### Directions
Copy out the passage of the silicon photonics announcement starting at "The terms of" and ending at "of this transaction.".

### Exercise text
The terms of the agreement have not been disclosed at this time. The new company will be jointly owned by Synopsys and Juniper, with Synopsys as the majority owner. The new company’s results will be consolidated into Synopsys financials. While Synopsys expects the investment to be slightly dilutive to fiscal 2022 earnings, the investment is not material and will not affect Synopsys’ fiscal second quarter and full year 2022 guidance ranges provided on February 16, 2022. There is no change to Juniper’s full year financial outlook as a result of this transaction.

The new company is being formed, in part, from the carve-out of integrated silicon photonics assets from Juniper, which includes more than 200 patents on photonic device design and process integration. While part of Juniper, the new company has closely collaborated with Tower Semiconductor to develop and qualify Tower Semiconductor’s PH18DA process technology to enable the industry’s first “laser-on-a-chip” open silicon photonics platform. To demonstrate capabilities of this platform and accelerate customer adoption of the technology, the new company has created 400G and 800G photonics reference designs with integrated lasers and expects first samples to be available in summer 2022.

“Silicon photonics is a rapidly growing market that is transforming many industries and creating exciting opportunities for new applications in the future,” said Sassine Ghazi, president and chief operating officer at Synopsys. “The new company’s open silicon photonics platform, combined with Synopsys’ existing investment in a unified electronic photonic design automation solution consisting of OptoCompiler™, OptSim™, PrimeSim™, Photonic Device Compiler and IC Validator™ products, will help reshape the optical computing industry, enabling companies to cost-effectively shift to integrated lasers and significantly accelerate development of photonic IC designs.”

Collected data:
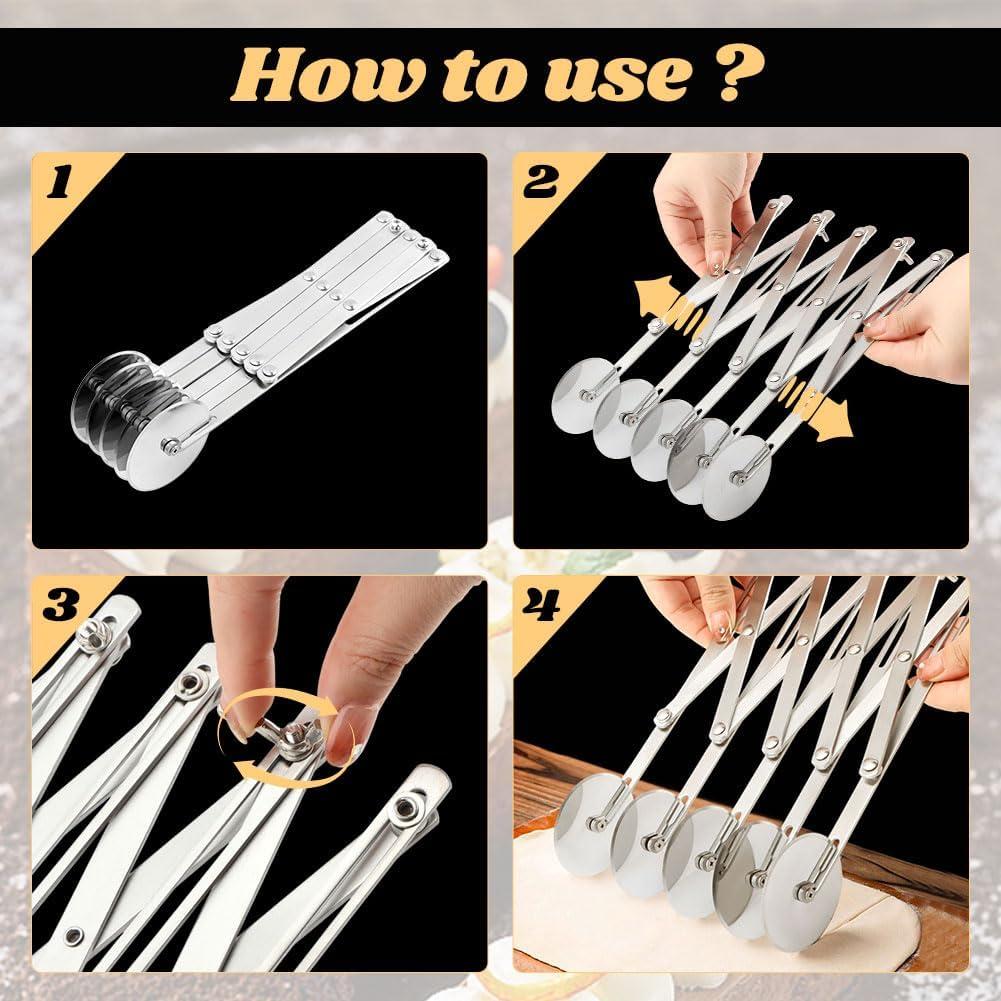 How to use ?

1

2

3

4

### Answer for the task
The terms of the agreement have not been disclosed at this time. The new company will be jointly owned by Synopsys and Juniper, with Synopsys as the majority owner. The new company’s results will be consolidated into Synopsys financials. While Synopsys expects the investment to be slightly dilutive to fiscal 2022 earnings, the investment is not material and will not affect Synopsys’ fiscal second quarter and full year 2022 guidance ranges provided on February 16, 2022. There is no change to Juniper’s full year financial outlook as a result of this transaction.